What about the global supply chain?

Foxconn, a supplier of Apple Inc., has temporarily closed down its factory in Shenzhen, the city known for exporting electronics parts to the world. Multiple lockdowns since 2020 have slowed down goods movement. Rating firm Moody’s estimates that the global recovery of the supply chain would be pushed back to at least the second half of 2022.

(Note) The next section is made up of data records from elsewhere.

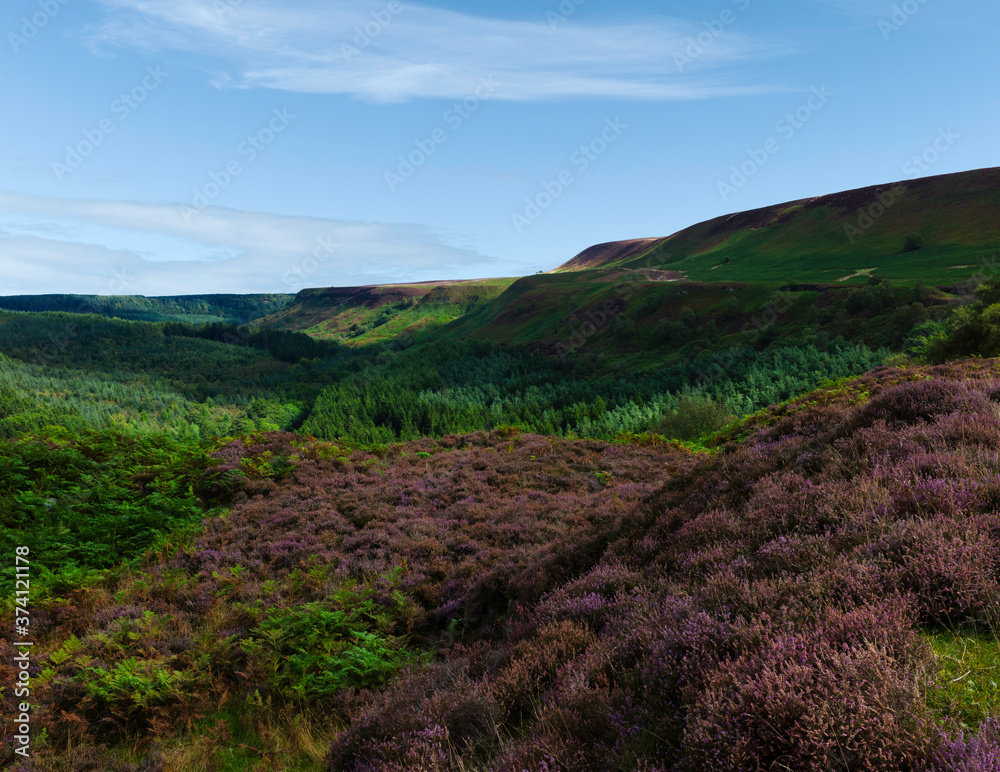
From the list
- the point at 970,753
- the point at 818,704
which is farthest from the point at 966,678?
the point at 818,704

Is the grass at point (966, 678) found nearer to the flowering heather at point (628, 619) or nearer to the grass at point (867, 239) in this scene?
the flowering heather at point (628, 619)

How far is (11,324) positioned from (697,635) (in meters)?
231

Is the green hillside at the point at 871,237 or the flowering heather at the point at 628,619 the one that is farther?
the green hillside at the point at 871,237

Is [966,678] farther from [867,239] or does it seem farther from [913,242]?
[867,239]

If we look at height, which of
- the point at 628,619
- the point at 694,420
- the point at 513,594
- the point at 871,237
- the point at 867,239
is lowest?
the point at 694,420

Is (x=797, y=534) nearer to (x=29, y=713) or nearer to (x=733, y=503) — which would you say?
(x=733, y=503)

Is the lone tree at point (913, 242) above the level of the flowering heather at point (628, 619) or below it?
above

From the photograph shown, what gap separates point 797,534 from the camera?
473cm

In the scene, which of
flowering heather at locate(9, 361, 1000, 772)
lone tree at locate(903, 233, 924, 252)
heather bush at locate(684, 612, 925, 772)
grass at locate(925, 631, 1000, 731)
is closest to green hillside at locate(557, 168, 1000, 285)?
lone tree at locate(903, 233, 924, 252)

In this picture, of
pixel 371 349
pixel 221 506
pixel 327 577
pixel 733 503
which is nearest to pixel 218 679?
pixel 327 577

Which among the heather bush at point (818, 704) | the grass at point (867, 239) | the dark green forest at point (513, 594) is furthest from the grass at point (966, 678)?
the grass at point (867, 239)

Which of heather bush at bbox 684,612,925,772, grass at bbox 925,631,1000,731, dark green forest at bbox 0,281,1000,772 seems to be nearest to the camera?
heather bush at bbox 684,612,925,772

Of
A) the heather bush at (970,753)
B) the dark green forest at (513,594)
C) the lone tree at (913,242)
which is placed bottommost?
the dark green forest at (513,594)

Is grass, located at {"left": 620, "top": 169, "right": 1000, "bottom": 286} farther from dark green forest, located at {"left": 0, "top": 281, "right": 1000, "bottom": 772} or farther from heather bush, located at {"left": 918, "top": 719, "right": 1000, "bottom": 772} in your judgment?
heather bush, located at {"left": 918, "top": 719, "right": 1000, "bottom": 772}
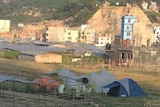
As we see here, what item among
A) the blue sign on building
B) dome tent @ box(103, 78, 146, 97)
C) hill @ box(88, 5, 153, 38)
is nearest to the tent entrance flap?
dome tent @ box(103, 78, 146, 97)

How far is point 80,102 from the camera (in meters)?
15.2

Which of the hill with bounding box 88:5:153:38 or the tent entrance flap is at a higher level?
the hill with bounding box 88:5:153:38

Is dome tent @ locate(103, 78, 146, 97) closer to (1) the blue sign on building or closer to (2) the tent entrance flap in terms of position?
(2) the tent entrance flap

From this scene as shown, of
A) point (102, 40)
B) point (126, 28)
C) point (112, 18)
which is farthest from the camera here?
point (112, 18)

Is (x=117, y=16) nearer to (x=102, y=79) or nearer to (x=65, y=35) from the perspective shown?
(x=65, y=35)

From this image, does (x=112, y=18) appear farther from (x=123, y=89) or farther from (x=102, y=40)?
(x=123, y=89)

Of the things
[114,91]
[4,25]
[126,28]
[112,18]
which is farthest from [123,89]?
[4,25]

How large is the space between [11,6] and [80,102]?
350ft

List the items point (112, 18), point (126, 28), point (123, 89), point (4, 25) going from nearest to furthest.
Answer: point (123, 89), point (126, 28), point (112, 18), point (4, 25)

Will freight costs shoot up?

They might if port cities stay closed for long. Freight costs started shooting up during the first year of the pandemic. But Moody’s, in January, cited the Baltic Dry Index, which measures the transportation cost of dry bulk commodities by sea, to say rates dropped 14% month-on-month. Prices peaked in September 2021. Though on a weekly basis the freight rate from Shanghai to Los Angeles has not changed much since the peak, rates are still up substantially year-on-year, shows the Drewry World Container Index.

Is India prepared for the disruption?

India imports electronic goods, chemicals, and active pharmaceutical ingredients (APIs) from China. About 70% of APIs used to make medicines in India are imported from China. Most Indian firms keep an inventory of at least three months and may be able to weather the storm. Indian firms have diversified their supply chains since the first lockdown. However, long lockdowns resulting from a wide spread of the virus in China or Hong Kong could lead to more travel curbs and, thereby, shortages of key inputs.